So you were asked to investigate an allegation of workplace bullying. You’ve interviewed the parties concerned and spoken to a reluctant witness. But how do you decide whether or not – on the balance of probability – that the allegation amounts to bullying?
Making a decision can be difficult. Bullies are often clever manipulative individuals. They can appear charming and plausible; and they may also display a great deal of self-belief in their own qualities and importance. Also, when called to account they can counter-attack with distorted facts or allegations of their own. On the other hand, an individual given a perhaps unwanted but reasonable management instruction, can sometimes mistake this for bullying behaviour. So care needs to be taken in reaching conclusions.
Looking for the tell-tale signs of possible bullying is perhaps the best place to start. So for example, is there evidence to suggest that the alleged bully treated the affected individual any differently than others? For example, was he/she:
- Criticised more than others?
- Subjected to nit-picking or repeated fault finding?
- Scrutinised more than others?
- Ignored or marginalised?
- Made a scapegoat for problems or shortcomings?
These are all indicators of possible bullying behaviour, but some bullies go further. So is there any evidence of abusive or derogatory behaviour? Was the individual:
- Put-down, patronised or humiliated in front of others?
- Subject to shouting, name-calling and/or intimidating language (including in emails/memos etc)?
- Deliberately misrepresented?
- Subjected to informal disciplinary or capability actions without good reason?
- Overruled or undermined, particularly in front of others?
You should also look for signs of bullying in relation to work and performance. Was the individual:
- Being overloaded with work, or was work taken away.
- Being asked to perform unrealistic tasks or keep impossible appointments (or not told about appointments or meetings)
- Having achievements ignored
- Having reasonable requests constantly refused (eg. to attend training, to take holidays, time off etc.)
Taking account of these questions, any of which could apply, you should have a feel for whether or not bullying has occurred. But a key factor of bullying is that it is persistent. So you must also ask:
- Do any of these individual signs occur regularly? or
- If more than one sign, then taken together, do they suggest a long-term pattern of behaviour?
Of course alongside any signs of bullying behaviour, it helps to see how the evidence compares to the organisation’s own policy on bullying, assuming it has one. In particular, you need to decide if the behaviour is consistent with the organisation’s definition of what amounts to workplace bullying.

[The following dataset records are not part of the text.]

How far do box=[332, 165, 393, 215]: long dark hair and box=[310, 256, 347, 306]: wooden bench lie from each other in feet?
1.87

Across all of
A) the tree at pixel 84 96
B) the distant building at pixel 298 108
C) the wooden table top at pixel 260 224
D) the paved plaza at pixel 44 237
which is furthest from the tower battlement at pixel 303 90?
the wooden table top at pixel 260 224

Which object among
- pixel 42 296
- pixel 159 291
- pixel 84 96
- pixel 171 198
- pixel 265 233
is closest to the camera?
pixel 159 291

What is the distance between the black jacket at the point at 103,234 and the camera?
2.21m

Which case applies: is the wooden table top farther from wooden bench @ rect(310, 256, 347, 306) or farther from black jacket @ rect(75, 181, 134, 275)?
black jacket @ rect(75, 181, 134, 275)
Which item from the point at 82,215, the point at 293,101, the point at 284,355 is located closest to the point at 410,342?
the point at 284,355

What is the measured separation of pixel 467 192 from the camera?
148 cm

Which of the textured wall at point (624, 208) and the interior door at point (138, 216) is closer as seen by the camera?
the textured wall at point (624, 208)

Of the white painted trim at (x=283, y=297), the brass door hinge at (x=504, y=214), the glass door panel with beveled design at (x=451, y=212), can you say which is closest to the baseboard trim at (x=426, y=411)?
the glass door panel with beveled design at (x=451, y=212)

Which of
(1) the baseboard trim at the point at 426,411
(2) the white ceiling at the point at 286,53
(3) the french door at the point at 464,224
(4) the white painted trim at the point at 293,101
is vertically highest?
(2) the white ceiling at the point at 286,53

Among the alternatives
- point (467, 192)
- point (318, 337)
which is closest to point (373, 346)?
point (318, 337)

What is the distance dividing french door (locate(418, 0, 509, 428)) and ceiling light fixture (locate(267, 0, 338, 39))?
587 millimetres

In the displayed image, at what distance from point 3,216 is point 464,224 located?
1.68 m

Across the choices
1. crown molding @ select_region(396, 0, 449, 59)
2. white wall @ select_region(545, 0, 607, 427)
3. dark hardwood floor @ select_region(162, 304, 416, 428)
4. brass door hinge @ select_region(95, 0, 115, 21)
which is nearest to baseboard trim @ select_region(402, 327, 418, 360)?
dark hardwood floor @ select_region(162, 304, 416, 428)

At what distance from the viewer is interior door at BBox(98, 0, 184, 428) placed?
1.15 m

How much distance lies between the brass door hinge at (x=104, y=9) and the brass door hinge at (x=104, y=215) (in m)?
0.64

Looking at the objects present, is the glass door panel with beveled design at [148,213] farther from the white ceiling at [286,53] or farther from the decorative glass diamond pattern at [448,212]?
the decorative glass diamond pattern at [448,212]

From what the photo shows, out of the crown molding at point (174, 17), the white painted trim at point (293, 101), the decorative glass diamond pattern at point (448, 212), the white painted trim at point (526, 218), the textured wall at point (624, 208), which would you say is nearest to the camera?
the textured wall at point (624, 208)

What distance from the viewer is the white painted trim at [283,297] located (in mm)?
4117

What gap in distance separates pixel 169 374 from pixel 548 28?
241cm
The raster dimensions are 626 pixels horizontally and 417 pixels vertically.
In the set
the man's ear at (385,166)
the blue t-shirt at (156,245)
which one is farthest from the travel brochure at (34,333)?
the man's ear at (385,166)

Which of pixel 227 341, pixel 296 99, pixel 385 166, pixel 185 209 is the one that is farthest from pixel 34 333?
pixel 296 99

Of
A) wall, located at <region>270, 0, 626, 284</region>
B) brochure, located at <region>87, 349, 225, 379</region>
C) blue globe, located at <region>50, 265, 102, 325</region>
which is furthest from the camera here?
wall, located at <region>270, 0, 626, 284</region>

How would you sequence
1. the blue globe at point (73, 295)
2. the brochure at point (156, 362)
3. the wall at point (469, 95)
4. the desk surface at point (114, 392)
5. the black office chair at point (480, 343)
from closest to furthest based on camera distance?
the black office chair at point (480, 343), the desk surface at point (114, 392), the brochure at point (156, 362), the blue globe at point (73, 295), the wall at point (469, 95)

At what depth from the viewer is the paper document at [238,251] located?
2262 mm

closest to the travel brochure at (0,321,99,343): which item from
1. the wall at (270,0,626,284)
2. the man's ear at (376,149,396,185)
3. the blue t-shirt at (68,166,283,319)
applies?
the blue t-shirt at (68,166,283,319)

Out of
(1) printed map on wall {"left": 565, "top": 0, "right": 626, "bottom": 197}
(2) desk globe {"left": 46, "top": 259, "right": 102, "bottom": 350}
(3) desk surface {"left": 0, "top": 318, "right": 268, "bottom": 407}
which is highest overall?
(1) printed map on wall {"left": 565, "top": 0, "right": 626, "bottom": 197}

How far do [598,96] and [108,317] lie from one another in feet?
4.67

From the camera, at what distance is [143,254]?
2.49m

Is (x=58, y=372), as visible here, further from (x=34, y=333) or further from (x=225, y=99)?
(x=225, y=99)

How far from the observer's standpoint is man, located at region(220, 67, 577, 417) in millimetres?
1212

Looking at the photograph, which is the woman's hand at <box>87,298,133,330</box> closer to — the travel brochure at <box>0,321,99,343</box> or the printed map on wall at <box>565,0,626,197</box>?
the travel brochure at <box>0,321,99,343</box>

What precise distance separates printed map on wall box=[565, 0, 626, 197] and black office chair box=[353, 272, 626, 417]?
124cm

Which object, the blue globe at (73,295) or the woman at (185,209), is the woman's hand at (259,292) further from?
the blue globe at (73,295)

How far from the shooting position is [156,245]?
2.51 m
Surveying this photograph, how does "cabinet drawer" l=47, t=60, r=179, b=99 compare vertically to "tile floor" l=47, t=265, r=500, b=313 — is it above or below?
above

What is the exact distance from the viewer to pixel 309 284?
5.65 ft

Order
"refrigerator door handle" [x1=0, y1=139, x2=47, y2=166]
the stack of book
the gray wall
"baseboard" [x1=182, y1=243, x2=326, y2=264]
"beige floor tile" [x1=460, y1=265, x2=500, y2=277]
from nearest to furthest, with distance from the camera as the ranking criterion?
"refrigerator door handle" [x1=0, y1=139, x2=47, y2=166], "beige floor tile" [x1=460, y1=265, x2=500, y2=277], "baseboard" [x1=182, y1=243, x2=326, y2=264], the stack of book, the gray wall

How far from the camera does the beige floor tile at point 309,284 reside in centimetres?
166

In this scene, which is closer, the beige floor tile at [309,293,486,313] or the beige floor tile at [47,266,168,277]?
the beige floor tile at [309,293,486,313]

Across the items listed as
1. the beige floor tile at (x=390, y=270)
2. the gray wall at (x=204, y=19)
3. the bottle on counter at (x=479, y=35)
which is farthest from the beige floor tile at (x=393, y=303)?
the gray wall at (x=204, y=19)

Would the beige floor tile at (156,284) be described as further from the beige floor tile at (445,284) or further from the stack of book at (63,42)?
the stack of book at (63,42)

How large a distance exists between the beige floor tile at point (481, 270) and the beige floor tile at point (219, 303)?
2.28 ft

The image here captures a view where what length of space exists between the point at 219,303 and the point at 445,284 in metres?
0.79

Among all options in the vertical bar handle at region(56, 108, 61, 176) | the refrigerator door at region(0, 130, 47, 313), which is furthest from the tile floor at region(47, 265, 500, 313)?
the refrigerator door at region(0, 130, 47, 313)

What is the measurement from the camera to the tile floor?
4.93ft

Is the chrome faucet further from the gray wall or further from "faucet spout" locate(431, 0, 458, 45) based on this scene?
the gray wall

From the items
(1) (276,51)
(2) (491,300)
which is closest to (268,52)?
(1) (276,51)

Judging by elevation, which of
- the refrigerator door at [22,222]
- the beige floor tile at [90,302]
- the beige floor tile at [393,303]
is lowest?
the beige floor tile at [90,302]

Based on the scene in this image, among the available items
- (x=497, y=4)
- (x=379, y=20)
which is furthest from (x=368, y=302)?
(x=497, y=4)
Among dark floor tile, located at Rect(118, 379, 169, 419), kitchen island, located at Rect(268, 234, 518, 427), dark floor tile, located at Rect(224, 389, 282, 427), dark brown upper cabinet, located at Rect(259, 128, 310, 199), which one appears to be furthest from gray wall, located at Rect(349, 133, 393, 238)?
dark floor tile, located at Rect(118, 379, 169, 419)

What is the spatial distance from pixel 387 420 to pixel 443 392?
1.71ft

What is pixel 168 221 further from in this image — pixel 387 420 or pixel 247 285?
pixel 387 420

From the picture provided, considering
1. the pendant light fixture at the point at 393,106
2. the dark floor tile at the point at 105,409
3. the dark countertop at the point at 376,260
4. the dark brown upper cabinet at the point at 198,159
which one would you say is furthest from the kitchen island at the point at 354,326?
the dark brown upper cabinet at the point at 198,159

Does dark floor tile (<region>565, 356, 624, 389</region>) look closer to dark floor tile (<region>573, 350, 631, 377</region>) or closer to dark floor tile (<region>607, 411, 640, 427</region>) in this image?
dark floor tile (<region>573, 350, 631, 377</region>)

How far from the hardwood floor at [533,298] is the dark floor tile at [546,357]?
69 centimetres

In the absence of a policy, then the definition offered by Acas will help. Acas describes bullying as:
Offensive, intimidating, malicious or insulting behaviour, an abuse or misuse of power through means that undermine, humiliate, denigrate or injure the recipient.
Now it is also possible that the behaviour is aimed at a protected personal characteristic (race, sex disability, age, belief or religion, gender reassignment, and sexual orientation). If so, such behaviour would amount to harassment; and unlike the bullying described above, this can be a one-off event. Again, you will need to look at your organisation’s definition. Acas describe harassment as:
Unwanted conduct related to a relevant protected characteristic, which has the purpose or effect of violating an individual’s dignity or creating an intimidating, hostile, degrading, humiliating or offensive environment for that individual.
Finally, for the last step before you make your report, you need to consider whether or not the action taken by the alleged bully is reasonable or not in the circumstances; and whether or not the complaint made against the bully is based upon a genuine belief that the individual is being bullied.
This is all about putting the overall picture into context. For example, was the allegation prompted in response to a reasonable request regarding performance? Were actions misunderstood or was information not given clearly? Hopefully the statement from the witness can help you here, but remember, you are trying to find the most plausible explanation.
Indeed, your investigation is not designed to determine innocence or guilt – that would be decided at a disciplinary hearing. But your investigation report will need to conclude either that:
- There is evidence to suggest that bullying has occurred.
- There was no evidence found of bullying, and so no case to answer
- That the evidence suggests problems with behaviour that, while not bullying, will need further consideration (perhaps by informal means).
Once you have submitted your report, then what happens next is a decision for someone else.